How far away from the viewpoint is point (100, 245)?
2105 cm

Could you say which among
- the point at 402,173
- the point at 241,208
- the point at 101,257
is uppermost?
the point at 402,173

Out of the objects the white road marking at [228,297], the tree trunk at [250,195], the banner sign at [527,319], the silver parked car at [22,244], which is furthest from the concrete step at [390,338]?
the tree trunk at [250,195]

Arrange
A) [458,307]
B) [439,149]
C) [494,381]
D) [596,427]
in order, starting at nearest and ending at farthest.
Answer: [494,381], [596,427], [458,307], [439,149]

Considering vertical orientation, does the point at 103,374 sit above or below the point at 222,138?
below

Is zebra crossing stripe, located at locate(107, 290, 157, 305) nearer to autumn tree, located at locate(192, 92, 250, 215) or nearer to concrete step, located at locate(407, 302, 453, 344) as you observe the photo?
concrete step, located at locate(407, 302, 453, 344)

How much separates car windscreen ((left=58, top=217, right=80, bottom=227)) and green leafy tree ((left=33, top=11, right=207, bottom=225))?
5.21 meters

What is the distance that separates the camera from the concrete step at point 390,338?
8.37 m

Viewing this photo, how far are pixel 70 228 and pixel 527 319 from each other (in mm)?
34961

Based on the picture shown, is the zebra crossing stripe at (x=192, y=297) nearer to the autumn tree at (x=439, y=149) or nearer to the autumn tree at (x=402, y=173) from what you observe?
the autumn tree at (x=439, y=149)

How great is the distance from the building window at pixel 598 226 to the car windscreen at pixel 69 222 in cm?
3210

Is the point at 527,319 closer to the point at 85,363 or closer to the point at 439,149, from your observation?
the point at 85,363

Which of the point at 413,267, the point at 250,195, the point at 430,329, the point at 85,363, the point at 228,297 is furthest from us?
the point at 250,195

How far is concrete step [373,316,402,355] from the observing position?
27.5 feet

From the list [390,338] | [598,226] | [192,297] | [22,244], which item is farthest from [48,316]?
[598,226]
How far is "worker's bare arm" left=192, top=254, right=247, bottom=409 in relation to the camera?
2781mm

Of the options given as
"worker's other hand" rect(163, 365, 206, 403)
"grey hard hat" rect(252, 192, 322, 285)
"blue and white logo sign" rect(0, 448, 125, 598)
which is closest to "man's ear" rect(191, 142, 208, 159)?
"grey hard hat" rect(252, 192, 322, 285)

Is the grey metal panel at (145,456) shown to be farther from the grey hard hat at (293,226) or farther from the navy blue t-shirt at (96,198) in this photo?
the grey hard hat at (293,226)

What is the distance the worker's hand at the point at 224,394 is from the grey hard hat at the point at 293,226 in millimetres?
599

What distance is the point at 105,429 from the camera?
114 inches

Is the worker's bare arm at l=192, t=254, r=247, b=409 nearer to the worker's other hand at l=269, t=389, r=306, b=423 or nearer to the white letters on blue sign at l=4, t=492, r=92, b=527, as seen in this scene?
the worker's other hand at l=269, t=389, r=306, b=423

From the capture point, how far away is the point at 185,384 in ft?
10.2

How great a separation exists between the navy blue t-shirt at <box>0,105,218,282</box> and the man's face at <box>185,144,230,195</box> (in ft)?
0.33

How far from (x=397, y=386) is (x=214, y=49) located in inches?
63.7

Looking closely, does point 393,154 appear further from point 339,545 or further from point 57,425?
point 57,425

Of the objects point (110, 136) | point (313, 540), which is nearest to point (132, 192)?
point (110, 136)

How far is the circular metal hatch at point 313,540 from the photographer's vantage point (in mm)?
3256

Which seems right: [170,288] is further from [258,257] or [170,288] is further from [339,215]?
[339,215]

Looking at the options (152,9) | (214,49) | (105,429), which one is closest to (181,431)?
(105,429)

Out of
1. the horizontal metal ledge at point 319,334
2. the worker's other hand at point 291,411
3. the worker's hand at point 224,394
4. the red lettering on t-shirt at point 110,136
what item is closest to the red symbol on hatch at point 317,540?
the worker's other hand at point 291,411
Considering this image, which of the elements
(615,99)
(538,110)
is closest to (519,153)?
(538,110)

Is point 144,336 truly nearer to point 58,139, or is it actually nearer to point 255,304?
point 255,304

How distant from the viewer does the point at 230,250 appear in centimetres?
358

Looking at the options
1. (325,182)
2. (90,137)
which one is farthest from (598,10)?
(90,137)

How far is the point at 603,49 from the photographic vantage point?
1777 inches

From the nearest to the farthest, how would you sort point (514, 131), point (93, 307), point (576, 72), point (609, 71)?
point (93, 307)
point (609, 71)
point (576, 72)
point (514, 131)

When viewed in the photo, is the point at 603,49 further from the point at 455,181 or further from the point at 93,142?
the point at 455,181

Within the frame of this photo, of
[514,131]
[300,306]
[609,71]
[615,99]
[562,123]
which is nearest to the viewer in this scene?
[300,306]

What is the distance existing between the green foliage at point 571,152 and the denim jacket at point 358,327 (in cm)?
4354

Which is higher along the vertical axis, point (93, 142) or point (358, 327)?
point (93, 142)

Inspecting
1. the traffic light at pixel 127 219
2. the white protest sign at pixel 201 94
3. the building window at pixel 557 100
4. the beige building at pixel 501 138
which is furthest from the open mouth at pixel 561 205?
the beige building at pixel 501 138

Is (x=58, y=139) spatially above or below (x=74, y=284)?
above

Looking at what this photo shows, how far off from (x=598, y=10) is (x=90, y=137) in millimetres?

++++++++++++++++++++

Exercise requirements:
Pull out every line in the items above that contains the word "Looking", and copy each one unchanged.

Reply:
Looking closely, does point 393,154 appear further from point 339,545 or further from point 57,425?
Looking at the options (152,9) | (214,49) | (105,429), which one is closest to (181,431)?
Looking at the options
Looking at what this photo shows, how far off from (x=598, y=10) is (x=90, y=137) in millimetres?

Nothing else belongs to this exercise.